The new handsets on Republic's service are notable considering the company previously only offered service on a pair of low-end Motorola phones (Republic's calling technology requires specialized software on users' phones). Further, Republic's lineup is now broader than the lineup available on Google's Project Fi MVNO, which also offers Wi-Fi calling services. Project Fi currently only works on the Nexus 6P and 5X.
The new phones will all launch with the new carrier. A Republic representative said the because the solution is SIM-based, Sprint is "working on a few minor details" and plans to offer Sprint service on those handsets as soon as possible.

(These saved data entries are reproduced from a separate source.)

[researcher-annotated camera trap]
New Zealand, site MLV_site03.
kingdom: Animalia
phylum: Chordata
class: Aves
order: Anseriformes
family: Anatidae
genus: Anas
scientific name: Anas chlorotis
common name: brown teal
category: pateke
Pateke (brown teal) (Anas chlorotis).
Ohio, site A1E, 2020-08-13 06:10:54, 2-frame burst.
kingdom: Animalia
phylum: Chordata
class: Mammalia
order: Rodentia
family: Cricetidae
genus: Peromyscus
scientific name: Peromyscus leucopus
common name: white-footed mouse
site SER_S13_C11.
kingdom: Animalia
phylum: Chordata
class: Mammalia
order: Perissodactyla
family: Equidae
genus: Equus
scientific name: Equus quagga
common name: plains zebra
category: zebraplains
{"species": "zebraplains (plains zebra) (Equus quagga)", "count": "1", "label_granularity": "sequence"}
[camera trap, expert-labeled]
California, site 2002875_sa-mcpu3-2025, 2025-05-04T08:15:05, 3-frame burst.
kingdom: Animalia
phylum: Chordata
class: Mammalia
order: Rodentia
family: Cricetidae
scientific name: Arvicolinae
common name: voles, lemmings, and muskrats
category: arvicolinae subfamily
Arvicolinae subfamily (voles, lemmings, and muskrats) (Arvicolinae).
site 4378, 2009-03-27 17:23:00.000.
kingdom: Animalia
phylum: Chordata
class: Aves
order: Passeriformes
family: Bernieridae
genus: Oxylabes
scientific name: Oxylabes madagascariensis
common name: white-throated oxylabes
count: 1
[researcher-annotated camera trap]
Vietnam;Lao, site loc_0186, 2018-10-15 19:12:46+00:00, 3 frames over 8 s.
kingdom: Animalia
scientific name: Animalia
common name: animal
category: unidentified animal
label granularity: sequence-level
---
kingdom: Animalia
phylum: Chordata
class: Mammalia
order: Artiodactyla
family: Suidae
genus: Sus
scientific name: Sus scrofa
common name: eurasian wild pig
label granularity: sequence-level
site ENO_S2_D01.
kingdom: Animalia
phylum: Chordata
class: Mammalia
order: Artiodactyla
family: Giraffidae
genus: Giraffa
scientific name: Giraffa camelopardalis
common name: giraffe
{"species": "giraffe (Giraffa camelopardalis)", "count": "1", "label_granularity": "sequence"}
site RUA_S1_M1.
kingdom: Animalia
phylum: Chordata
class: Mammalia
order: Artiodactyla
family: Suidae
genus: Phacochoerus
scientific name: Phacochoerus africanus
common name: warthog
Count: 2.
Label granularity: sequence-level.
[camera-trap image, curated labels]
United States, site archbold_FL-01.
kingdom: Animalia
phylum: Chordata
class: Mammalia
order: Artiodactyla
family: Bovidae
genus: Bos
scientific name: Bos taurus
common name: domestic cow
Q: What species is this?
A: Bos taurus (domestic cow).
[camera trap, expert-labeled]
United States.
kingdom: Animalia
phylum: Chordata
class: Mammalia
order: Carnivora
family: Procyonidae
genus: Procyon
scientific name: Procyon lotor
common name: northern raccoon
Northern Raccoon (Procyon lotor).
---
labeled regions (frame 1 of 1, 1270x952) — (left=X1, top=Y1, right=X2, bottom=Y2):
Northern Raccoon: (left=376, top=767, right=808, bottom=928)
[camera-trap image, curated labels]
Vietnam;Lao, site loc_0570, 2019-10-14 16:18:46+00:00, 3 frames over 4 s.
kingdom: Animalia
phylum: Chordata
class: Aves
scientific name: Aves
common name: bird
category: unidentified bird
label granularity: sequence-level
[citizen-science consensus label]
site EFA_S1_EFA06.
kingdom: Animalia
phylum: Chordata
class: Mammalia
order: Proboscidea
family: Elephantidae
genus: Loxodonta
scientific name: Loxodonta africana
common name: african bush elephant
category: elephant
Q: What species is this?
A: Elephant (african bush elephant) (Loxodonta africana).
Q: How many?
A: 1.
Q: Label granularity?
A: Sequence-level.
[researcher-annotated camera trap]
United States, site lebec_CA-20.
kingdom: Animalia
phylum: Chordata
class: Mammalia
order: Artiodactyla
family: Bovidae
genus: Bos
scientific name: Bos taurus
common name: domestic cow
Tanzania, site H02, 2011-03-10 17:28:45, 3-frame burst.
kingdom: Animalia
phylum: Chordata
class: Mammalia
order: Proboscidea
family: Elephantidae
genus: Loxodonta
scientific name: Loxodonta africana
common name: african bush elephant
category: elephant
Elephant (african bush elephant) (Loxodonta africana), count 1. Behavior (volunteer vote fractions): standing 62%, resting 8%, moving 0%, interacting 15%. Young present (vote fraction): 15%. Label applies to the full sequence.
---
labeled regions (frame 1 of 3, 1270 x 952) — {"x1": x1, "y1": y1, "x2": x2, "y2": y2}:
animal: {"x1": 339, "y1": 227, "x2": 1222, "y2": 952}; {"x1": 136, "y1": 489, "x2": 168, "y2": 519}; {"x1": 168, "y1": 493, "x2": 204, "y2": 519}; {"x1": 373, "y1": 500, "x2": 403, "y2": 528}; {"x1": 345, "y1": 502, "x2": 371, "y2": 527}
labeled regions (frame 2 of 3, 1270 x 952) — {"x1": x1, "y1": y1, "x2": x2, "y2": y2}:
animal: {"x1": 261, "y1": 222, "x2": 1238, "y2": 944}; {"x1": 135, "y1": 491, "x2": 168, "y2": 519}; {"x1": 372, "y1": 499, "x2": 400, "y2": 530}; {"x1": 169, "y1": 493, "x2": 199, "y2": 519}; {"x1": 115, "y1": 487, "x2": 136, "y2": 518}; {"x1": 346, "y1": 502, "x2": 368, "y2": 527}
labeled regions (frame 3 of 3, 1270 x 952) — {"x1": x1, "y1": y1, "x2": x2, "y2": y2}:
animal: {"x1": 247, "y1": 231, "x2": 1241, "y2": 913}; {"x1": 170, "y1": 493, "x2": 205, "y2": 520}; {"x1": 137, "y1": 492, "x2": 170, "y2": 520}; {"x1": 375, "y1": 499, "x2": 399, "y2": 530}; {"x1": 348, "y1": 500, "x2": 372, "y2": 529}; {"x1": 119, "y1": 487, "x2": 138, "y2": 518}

Republic said it continues to test and certify additional handset models that can leverage its Adaptive Coverage, which uses Bonded Calling technology to improve the quality of Wi-Fi calls. The technology essentially serves as a kind of patch that intelligently senses sub-optimal conditions on a Wi-Fi network and responds by patching the gaps in a Wi-Fi call with redundancy on a cell data network. The technology reduces the need to fall back to the cellular circuit-switched voice network. Republic has reported seeing a 75 percent reduction in help tickets related to Wi-Fi call quality since Bonded Calling started working on its phones.
"Our vision has always been to make our remarkably affordable and fair services available to the vast majority of the Android market," said Chris Chuang, Republic's chief operating officer, in a press release. "However, as in any new technology approach, innovation often comes with a few compromises; and in the case of our hybrid Wi-Fi calling, it was a limited selection of devices and cellular network. Thanks to some key breakthroughs in our Adaptive Coverage technology and the addition of a GSM carrier partner, our vision will become a reality as we remove these limitations so we can serve many more customers."
Finally, the company said it will add new pricing plans to accompany the expanded handset lineup and additional network. Republic didn't disclose detailed pricing plans, but said a $20-a-month offering will include unlimited talk, text and 1 GB of LTE data.
Republic Wireless doesn't disclose customer figures but appears to have gained gradual ground over the last few years as an affordable alternative to traditional cellular services. The company is one of several Wi-Fi-first players that could eventually prove disruptive for major U.S. mobile network operators.